Assigned task:
Among the lines below, a stretch begins at the one with "Looking Glass Nesting Tables" and ends at the one with "soft fabric texture". Repeat that stretch exactly, ends included.

Material for this exercise:

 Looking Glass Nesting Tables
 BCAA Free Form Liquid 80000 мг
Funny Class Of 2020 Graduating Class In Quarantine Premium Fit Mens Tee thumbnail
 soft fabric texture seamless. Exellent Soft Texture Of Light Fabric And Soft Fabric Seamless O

==

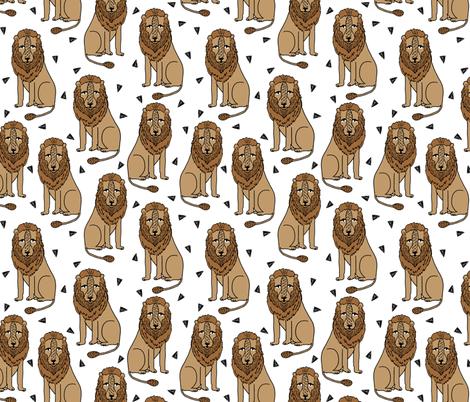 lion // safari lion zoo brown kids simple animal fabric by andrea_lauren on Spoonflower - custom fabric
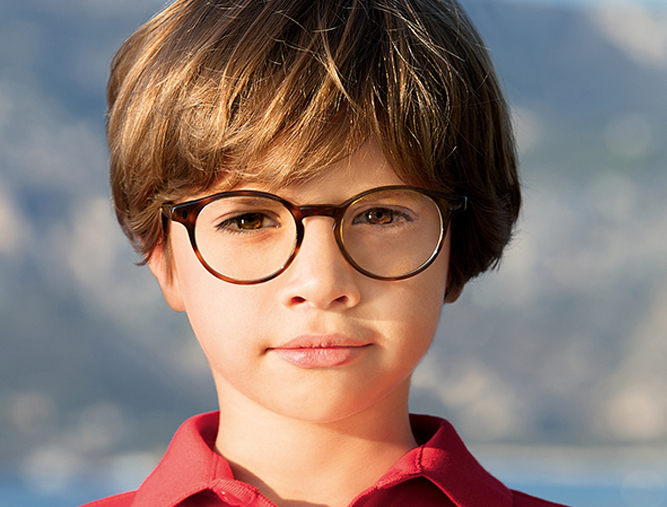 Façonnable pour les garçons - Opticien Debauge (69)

Your solution:
 Looking Glass Nesting Tables
 BCAA Free Form Liquid 80000 мг
Funny Class Of 2020 Graduating Class In Quarantine Premium Fit Mens Tee thumbnail
 soft fabric texture seamless. Exellent Soft Texture Of Light Fabric And Soft Fabric Seamless O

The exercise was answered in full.